Просто Курт вдруг подумал, что он, возможно, недостаточно был хорош для ангела. Он был не очень добрый — он готов был это признать. Это было первое. Он убивал миленьких животных. Это было второе. И, наконец, третье: он ненавидел своего отца. В Ваике целая глава посвящена родителям и их взаимоотношениям с детьми. Также как они должны были любить своё чадо, также и чадо должно было любить их в ответ. Иначе это была не семья. А раз кровные родственники не вели себя как таковые, значит, это были плохие люди. Всё было довольно просто, но теперь Курт перепугался, что мог стать демоном.

А демонов все ненавидят. Это худшее, что вообще могло с тобой произойти. Это клеймо на всю бессмертную жизнь. Ни о каком покое и речи идти не может.

— А что такого можно сделать, чтобы ты стал демоном? — решился на вопрос Курт.

Екуи тут же укоризненно стукнула его по голове. От удивления и от боли Курт вскрикнул, прижавшись к макушке и медленно её потирая. Горничная смотрела на него испепеляющим взглядом. Такой озлобленной Курт её редко видел. Он немного испугался её гнева, хотя доверял горничной и знал, что вреда она не причинит.

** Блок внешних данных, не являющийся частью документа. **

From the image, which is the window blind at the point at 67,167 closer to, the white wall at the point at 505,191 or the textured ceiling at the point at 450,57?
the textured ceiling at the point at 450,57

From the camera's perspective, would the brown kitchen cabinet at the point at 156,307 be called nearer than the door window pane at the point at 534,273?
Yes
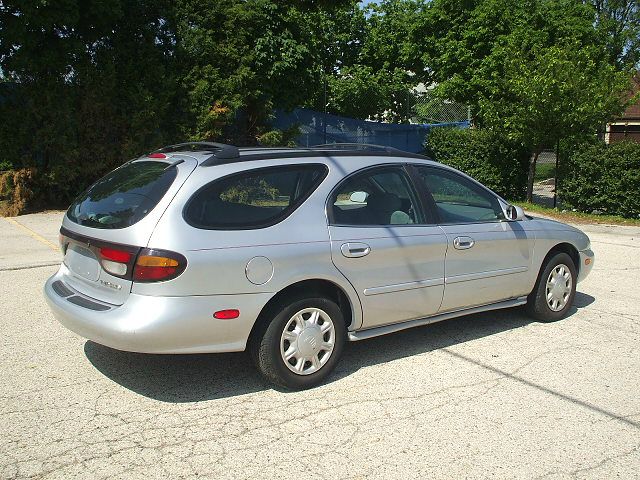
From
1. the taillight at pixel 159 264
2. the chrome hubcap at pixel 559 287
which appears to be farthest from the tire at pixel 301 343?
the chrome hubcap at pixel 559 287

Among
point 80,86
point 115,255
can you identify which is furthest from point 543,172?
point 115,255

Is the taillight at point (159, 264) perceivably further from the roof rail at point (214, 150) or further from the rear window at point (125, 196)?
the roof rail at point (214, 150)

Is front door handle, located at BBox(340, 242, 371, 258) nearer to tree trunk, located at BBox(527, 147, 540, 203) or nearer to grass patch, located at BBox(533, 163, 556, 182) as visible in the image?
tree trunk, located at BBox(527, 147, 540, 203)

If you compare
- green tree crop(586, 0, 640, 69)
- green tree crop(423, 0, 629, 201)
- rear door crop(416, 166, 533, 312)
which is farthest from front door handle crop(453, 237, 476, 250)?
green tree crop(586, 0, 640, 69)

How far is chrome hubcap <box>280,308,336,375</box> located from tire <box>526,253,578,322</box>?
2.45m

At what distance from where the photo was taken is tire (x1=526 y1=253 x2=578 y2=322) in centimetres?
596

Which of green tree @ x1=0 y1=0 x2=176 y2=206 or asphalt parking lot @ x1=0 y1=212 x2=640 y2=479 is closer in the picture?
asphalt parking lot @ x1=0 y1=212 x2=640 y2=479

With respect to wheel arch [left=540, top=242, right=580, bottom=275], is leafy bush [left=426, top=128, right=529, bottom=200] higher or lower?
higher

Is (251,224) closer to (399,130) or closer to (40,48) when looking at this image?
(40,48)

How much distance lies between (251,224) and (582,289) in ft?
16.4

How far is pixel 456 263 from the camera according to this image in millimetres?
5168

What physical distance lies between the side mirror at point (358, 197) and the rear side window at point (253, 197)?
0.32 meters

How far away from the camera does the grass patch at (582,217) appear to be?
565 inches

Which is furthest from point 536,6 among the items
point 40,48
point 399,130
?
point 40,48
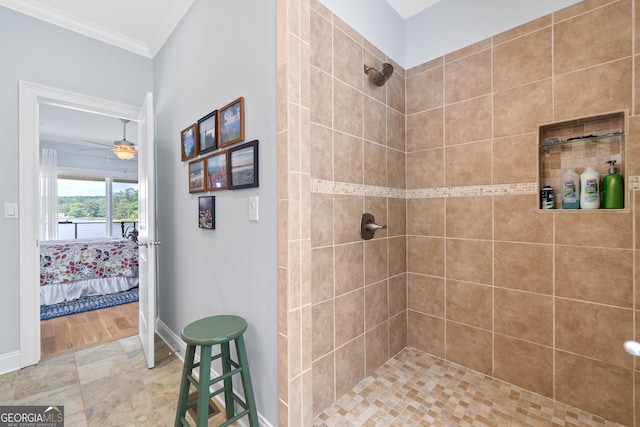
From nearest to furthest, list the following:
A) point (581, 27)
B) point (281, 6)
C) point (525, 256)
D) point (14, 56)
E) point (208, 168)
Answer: point (281, 6) < point (581, 27) < point (525, 256) < point (208, 168) < point (14, 56)

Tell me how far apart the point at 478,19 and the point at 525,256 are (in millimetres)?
1649

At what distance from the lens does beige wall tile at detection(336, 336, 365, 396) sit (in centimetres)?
168

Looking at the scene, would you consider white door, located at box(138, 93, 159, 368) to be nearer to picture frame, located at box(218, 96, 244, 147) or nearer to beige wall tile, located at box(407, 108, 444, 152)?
picture frame, located at box(218, 96, 244, 147)

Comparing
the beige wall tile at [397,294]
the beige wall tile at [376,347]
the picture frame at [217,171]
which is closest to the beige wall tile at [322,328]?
the beige wall tile at [376,347]

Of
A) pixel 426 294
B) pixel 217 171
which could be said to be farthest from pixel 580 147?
pixel 217 171

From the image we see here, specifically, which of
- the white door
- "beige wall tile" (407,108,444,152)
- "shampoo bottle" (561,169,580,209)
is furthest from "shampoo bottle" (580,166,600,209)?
the white door

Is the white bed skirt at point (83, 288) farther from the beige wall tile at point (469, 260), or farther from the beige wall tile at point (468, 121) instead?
the beige wall tile at point (468, 121)

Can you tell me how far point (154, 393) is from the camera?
1757 millimetres

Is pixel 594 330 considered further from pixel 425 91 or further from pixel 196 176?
pixel 196 176

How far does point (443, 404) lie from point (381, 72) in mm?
2111

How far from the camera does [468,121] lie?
194cm

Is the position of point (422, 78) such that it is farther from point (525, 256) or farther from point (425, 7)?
point (525, 256)

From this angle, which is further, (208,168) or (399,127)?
(399,127)

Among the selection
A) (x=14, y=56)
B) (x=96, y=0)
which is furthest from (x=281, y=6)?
(x=14, y=56)
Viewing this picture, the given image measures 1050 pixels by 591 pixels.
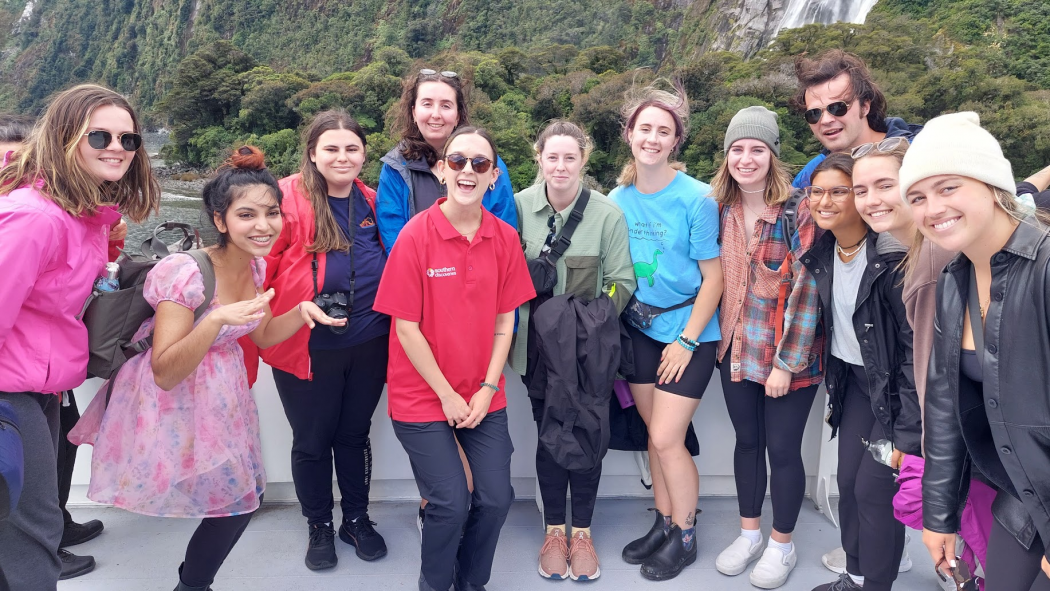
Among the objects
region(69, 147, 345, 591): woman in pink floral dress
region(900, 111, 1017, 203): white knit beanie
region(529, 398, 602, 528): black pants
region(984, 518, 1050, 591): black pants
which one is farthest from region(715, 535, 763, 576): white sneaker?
region(69, 147, 345, 591): woman in pink floral dress

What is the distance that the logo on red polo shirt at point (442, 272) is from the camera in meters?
2.06

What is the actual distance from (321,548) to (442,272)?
3.99 feet

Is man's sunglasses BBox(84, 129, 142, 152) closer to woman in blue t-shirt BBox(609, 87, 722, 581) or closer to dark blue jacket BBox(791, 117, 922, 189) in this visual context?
woman in blue t-shirt BBox(609, 87, 722, 581)

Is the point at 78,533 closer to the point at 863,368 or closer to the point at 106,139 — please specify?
the point at 106,139

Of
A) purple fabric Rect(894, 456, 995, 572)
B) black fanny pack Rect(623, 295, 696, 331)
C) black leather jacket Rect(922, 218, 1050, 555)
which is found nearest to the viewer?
black leather jacket Rect(922, 218, 1050, 555)

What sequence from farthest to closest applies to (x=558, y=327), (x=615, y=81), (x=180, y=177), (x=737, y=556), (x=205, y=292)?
1. (x=180, y=177)
2. (x=615, y=81)
3. (x=737, y=556)
4. (x=558, y=327)
5. (x=205, y=292)

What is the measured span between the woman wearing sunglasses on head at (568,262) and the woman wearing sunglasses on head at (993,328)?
104 cm

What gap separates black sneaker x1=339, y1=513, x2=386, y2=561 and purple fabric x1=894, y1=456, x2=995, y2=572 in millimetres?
1805

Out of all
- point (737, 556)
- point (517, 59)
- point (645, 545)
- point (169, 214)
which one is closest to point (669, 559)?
point (645, 545)

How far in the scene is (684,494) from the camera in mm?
2445

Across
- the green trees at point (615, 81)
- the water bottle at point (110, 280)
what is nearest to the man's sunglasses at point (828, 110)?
the water bottle at point (110, 280)

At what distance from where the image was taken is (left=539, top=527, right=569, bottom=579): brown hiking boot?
240 centimetres

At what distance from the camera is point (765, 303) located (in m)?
2.29

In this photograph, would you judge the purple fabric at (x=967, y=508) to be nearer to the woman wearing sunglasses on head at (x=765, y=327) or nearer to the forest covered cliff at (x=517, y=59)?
the woman wearing sunglasses on head at (x=765, y=327)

— Я тебе сейчас стану демоном! — укоризненно сказала она, снова стукнув по голове.

— Я же просто спросил...

— Не надо ни спрашивать, ни думать об этом! Такие мысли из головы нужно сразу выкидывать! — Екуи взяла в руки его лицо. — Они вредные. Понял?

Курт слабо кивнул, слегка трясясь и дрожа от страха.

Екуи удивлëнно моргнула, обречённо вздохнула и погладила Курта по волосам.

— Прости, — пробормотала виновата она, — просто будь хорошим мальчиком, ладно? Я не хочу, чтобы ты был демоном. Ты этого не заслуживаешь, Мик.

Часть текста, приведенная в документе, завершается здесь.